• **Written task**:
Swap "cart caster wheel" for "rolling wheel" in the lines starting with the one containing "How great a" and going on through the end of the lines, keeping everything else unchanged. Leave the pictures out of your answer.

## start Records to process

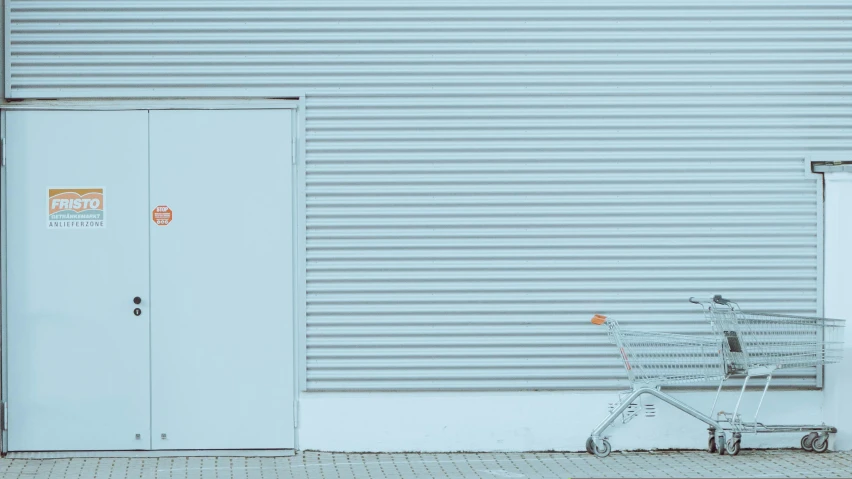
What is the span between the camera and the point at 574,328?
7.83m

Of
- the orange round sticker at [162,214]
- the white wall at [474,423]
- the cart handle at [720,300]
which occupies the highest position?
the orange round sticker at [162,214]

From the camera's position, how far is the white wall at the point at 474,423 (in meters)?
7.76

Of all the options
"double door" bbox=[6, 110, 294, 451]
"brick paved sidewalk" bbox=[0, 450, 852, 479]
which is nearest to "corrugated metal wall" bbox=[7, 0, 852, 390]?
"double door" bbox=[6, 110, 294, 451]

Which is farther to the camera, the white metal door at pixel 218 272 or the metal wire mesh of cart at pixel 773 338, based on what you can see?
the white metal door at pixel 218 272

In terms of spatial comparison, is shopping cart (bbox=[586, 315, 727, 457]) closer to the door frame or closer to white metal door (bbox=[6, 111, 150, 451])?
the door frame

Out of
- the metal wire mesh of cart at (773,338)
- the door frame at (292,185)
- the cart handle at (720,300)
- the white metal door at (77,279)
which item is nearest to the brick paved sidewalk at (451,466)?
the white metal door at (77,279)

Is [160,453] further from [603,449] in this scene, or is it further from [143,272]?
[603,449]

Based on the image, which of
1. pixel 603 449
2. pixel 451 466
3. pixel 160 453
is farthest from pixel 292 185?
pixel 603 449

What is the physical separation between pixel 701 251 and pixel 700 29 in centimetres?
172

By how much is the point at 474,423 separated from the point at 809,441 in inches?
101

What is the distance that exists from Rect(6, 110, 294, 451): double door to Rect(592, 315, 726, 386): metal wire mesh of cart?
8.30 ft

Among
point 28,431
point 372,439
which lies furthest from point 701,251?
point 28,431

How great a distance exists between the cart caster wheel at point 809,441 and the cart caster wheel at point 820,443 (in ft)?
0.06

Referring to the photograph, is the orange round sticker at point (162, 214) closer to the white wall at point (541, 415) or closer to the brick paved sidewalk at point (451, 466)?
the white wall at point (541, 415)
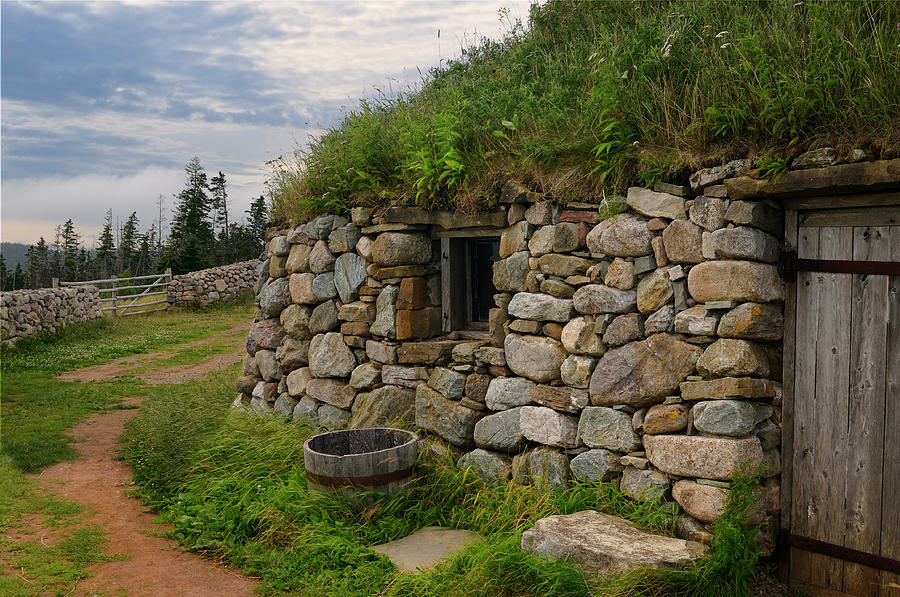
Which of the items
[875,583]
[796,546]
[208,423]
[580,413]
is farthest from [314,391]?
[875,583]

## end Records to process

• **Exercise result**:
How great a distance exists between the rolling wheel at point 809,441 and the rolling wheel at point 820,443 (in ft)?
0.06

Referring to the photograph, is the orange round sticker at point (162, 214) closer to the white wall at point (541, 415) or closer to the brick paved sidewalk at point (451, 466)?
the white wall at point (541, 415)
Which of the items
[875,583]
[796,546]
[208,423]
[580,413]
is farthest from [314,391]?
[875,583]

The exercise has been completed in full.